There are also several of Truman's letters home to his fiancee Bess Wallace in Independence.
That’s what the not-so-good doctor told his fiancee.
Trooper Samuel Newton Bullard's tux was fitted, the wedding cake was ordered and his fiancee, Michelle Leigh Mathis, already has her dress, the station says.
Also transpiring in a plausible fashion are the scenes involving the young adult Will and his fiancee, Josephine (Missy Spangler), whose love for each other is destined to, er, bloom.
The following day, police arrested Kevin Prasad, 31, who worked with Mangaccat’s fiancee, Thandar Seinn.
News of his death left the community in disbelief, mourning an officer who died in the line of duty, leaving behind three children and a pregnant fiancee.

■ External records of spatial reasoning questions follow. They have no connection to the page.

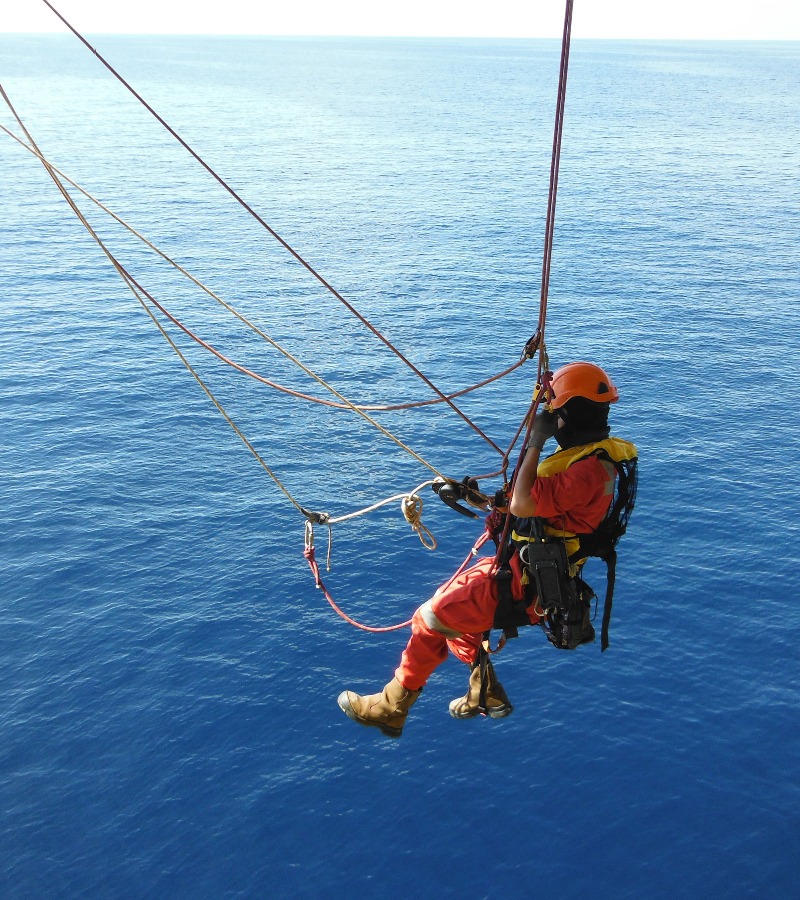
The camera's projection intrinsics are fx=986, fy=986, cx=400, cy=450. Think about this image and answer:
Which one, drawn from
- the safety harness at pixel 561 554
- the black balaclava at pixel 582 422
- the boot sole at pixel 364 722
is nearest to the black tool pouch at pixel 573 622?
the safety harness at pixel 561 554

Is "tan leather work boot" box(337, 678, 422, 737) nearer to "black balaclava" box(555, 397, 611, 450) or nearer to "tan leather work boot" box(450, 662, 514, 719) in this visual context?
"tan leather work boot" box(450, 662, 514, 719)

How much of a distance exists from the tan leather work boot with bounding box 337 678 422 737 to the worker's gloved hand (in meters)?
3.53

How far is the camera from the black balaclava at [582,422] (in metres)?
9.40

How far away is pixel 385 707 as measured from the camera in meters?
11.1

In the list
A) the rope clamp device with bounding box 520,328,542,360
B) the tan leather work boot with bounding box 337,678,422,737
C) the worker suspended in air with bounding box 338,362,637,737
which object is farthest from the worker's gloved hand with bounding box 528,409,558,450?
the tan leather work boot with bounding box 337,678,422,737

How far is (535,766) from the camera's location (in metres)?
30.2

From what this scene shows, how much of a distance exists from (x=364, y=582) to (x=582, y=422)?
28.2 m

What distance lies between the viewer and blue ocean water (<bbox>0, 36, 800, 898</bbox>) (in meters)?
28.4

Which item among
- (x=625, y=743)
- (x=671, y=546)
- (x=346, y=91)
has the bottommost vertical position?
(x=625, y=743)

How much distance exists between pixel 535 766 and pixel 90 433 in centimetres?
2683

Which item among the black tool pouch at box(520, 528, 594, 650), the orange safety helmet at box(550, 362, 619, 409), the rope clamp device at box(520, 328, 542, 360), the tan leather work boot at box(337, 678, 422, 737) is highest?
the rope clamp device at box(520, 328, 542, 360)

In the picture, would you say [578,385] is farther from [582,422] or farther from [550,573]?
[550,573]

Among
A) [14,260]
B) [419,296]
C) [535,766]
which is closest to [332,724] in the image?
[535,766]

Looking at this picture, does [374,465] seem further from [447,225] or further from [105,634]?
[447,225]
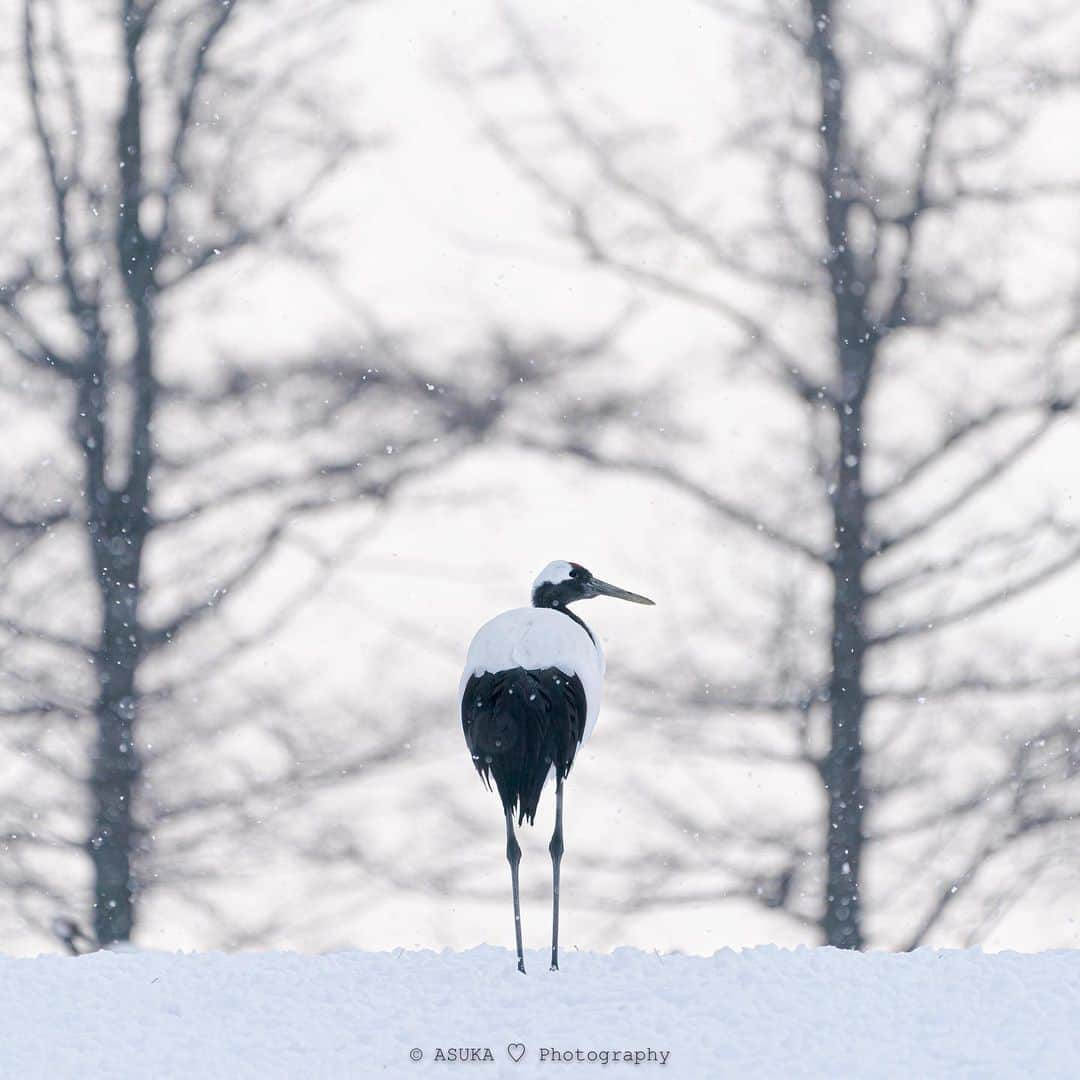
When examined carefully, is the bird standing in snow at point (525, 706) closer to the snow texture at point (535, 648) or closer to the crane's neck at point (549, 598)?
the snow texture at point (535, 648)

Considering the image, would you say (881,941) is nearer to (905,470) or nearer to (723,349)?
(905,470)

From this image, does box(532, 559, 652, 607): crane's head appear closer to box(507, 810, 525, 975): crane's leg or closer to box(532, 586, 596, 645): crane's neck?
box(532, 586, 596, 645): crane's neck

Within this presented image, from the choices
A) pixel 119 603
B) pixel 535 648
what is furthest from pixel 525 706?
pixel 119 603

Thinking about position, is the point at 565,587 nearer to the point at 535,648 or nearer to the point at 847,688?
the point at 535,648

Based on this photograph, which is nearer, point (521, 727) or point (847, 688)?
point (521, 727)

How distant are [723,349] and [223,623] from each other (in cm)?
355

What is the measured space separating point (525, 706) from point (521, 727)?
0.09 meters

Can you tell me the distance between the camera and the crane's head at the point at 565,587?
7742 mm

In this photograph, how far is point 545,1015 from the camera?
619cm

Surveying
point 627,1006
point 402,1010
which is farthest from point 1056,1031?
point 402,1010

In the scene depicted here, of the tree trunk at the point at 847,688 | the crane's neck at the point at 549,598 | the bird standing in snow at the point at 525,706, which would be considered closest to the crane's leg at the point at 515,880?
the bird standing in snow at the point at 525,706

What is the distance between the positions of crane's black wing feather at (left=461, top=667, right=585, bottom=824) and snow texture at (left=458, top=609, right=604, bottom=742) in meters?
0.05

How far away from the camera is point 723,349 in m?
10.1

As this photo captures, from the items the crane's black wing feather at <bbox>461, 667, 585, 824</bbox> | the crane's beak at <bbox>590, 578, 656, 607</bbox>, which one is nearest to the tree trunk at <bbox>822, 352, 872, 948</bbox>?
the crane's beak at <bbox>590, 578, 656, 607</bbox>
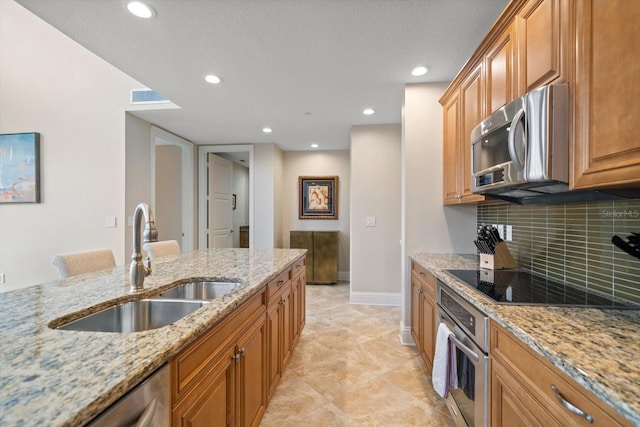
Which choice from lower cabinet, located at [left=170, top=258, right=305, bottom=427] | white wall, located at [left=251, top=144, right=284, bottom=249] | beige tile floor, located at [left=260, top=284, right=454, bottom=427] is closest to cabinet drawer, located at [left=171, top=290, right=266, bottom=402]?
lower cabinet, located at [left=170, top=258, right=305, bottom=427]

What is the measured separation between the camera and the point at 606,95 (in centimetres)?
90

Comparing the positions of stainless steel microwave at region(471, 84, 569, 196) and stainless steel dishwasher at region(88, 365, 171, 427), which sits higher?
stainless steel microwave at region(471, 84, 569, 196)

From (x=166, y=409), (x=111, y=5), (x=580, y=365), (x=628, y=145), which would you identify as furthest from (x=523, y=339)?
(x=111, y=5)

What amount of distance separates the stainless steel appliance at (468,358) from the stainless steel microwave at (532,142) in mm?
→ 634

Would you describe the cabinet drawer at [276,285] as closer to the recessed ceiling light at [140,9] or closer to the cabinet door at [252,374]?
the cabinet door at [252,374]

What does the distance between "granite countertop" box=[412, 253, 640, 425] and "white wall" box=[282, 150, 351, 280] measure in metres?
4.00

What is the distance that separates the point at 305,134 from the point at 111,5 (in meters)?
2.86

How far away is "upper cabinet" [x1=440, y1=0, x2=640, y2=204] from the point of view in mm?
830

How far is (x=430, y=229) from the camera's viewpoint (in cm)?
264

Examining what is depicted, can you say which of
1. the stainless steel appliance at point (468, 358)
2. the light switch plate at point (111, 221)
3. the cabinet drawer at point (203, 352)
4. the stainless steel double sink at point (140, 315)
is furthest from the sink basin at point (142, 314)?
the light switch plate at point (111, 221)

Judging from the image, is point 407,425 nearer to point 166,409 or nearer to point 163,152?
point 166,409

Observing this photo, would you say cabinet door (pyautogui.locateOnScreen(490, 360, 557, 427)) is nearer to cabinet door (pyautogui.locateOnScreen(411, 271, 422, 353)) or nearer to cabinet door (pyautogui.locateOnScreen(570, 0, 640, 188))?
cabinet door (pyautogui.locateOnScreen(570, 0, 640, 188))

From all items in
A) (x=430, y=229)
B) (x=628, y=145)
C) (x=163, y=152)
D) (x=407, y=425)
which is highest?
(x=163, y=152)

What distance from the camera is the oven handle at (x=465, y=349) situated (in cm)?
121
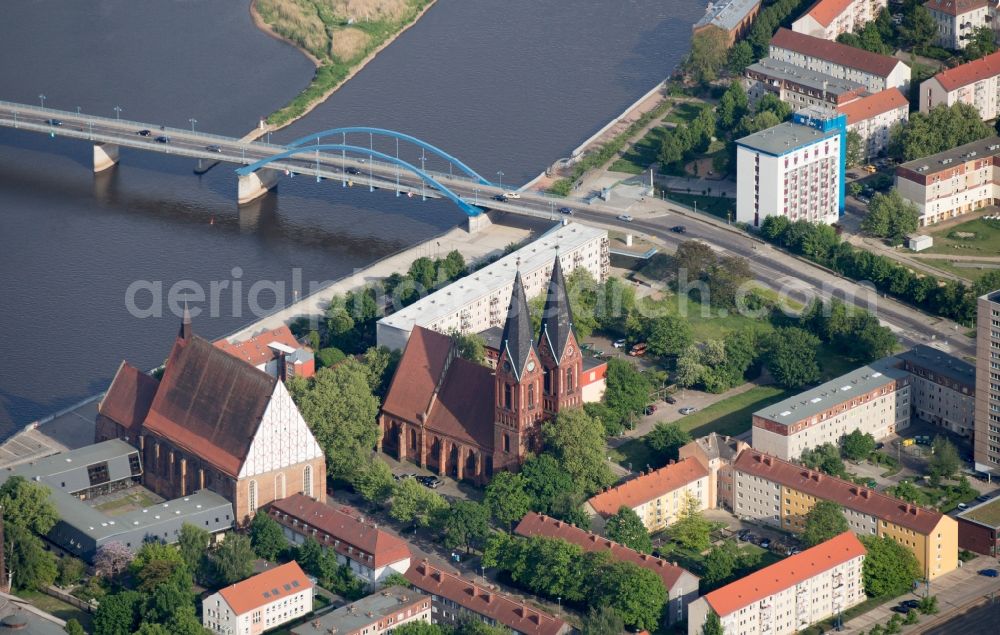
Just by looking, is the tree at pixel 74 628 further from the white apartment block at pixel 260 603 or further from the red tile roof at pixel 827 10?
the red tile roof at pixel 827 10

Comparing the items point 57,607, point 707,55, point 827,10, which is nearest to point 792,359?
point 57,607

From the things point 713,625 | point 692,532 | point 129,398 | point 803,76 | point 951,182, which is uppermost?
point 803,76

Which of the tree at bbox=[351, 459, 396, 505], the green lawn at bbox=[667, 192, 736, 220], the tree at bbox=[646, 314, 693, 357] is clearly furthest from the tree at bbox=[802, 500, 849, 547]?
the green lawn at bbox=[667, 192, 736, 220]

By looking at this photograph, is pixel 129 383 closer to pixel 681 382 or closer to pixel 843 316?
pixel 681 382

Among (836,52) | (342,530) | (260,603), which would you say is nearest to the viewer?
(260,603)

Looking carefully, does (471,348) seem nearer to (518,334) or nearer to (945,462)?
(518,334)

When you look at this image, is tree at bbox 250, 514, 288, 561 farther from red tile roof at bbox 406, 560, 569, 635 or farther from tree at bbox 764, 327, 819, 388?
tree at bbox 764, 327, 819, 388

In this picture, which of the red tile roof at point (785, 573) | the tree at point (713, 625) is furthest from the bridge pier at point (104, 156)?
the tree at point (713, 625)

These example sentences are selected automatically from various online news sources to reflect current usage of the word 'fiancée.' Views expressed in the examples do not represent the opinion of Merriam-Webster or its editors. Send us feedback.
Promises, Promises: the History of affidavit, affiance, & fiancé
Affidavit refers to a written promise, and its Latin roots connect it to another kind of promise in English. It comes from a past tense form of the Latin verb affidare, meaning “to pledge”; in Latin, affidavit translates to “he or she has made a pledge.”
Affidare is also the root of affiance, an archaic English noun meaning “trust, faith, confidence,” “marriage contract or promise,” or a meaning that has completely fallen from use, “close or intimate relationship.” More familiar to modern English speakers is the verb affiance, meaning “to promise in marriage” or “to betroth.” It usually appears as a fancy-sounding participial adjective:
I like to give affianced friends a copy of Rebecca Mead’s book “One Perfect Day,” which exposes the ridiculous wedding industry.
—Mollie Hemingway, The Federalist, 7 October 2014
Affiance came through French to English in the 14th century, and, nearly 500 years later, the related French words fiancé and fiancée were added to English. Etymologically speaking, a fiancé or fiancée is a “promised one.”
Fiancé or fiancée?
People may well be anxious, when referring to their betrothed, to make sure that they use the correct term. So the fact that fiancé and fiancée are pronounced exactly the same may cause some degree of worry and uncertainty. These two words are borrowed directly from French, in which language they have equivalent but gendered meanings: fiancé refers to a man who is engaged to be married, and fiancée refers to a woman. We have, as of this date, no evidence suggesting that the meaning of either word is affected by the gender of the person to whom the fiancé or fiancée is engaged.